___ Text section ___
Well then, I'll go along with that. And he attempts to captivate our minds and overwhelm our souls with our record of sinful failure, so much so that we become captivated by our sinfulness and not by our Savior. Dealing with the attacks of Satan effectively requires awareness of what those attacks are. You can't defend against something you don't understand.

But you also need strategies to overcome those attacks. One of the ways Satan will attack you is by causing you to dwell on your sin in unhealthy ways. There's more, and Stephen's exploring them in this message.

It's actually a message he began last time, but didn't have time to complete. It's called Dealing with the Devil. It comes from 1 Peter 5, 9.

And here's Stephen Davey right now. The word resist means to take a stand against him. In other words, you're not going to run away.

You're not battling some physical creature. You're battling his deceptions, his false doctrines, his false teaching, by which he has captivated the world. So you dig your heels in when it comes to his deceptions. You resist him when it comes to keeping your integrity and your purity. You take your stand on the truth of God's word. Resisting the devil means you're not going to back down. You're not going to slack up.

You're not going to run away. By the way, it's interesting to me as I dug into this that the Bible often tells the believer to flee from sin. Verses probably come to your mind if you're older in the faith. Paul wrote to the believers to flee immorality. 1 Corinthians 6, 18.

Flee from idolatry, that is, worshiping something other than the true living God. 1 Corinthians 10, 14. Paul wrote to Timothy and told him to flee from these things. He just described all kinds of evil practices. 1 Timothy 6, 11. He wrote again to Timothy in 2 Timothy 2, 22. Flee youthful lusts. But has it ever occurred to you that while the Bible often tells the believer to flee from sin, it never once tells the believer to flee from the devil? It's an interesting thought.

Never once. In fact, the apostle James uses the same expression for resist, and he says it this way. Submit yourselves to God, resist the devil, and what happens? And he will flee from you. The one doing the running away is the devil. Now he's not running away because he's afraid of you. The devil isn't afraid of you. He wants you for lunch. But he's afraid of God. And when you draw near to God, that as you walk in communion and fellowship with God, he can't stand the presence of God and he takes off.
___
**Task instructions**:
- 1) Copy everything in the sermon excerpt from "But you also" down to "Peter 5, 9.".
- 2) Using the sermon excerpt, answer yes or no to each statement, quoting the exact words that decide it: (a) The message comes from 1 Peter 5, 9. (b) The Bible often tells the believer to flee from the devil. (c) The devil is afraid of the believer.
- 3) According to the sermon excerpt, what does the word resist mean?
___ Material ___
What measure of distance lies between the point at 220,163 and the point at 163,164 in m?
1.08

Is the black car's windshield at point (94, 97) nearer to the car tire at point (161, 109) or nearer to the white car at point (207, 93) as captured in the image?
___
**Responses per task**:
- 1)
But you also need strategies to overcome those attacks. One of the ways Satan will attack you is by causing you to dwell on your sin in unhealthy ways. There's more, and Stephen's exploring them in this message.

It's actually a message he began last time, but didn't have time to complete. It's called Dealing with the Devil. It comes from 1 Peter 5, 9.

- 2)
(a) Yes: "It comes from 1 Peter 5, 9."
(b) No: "it never once tells the believer to flee from the devil"
(c) No: "The devil isn't afraid of you."

- 3) It means to take a stand against him.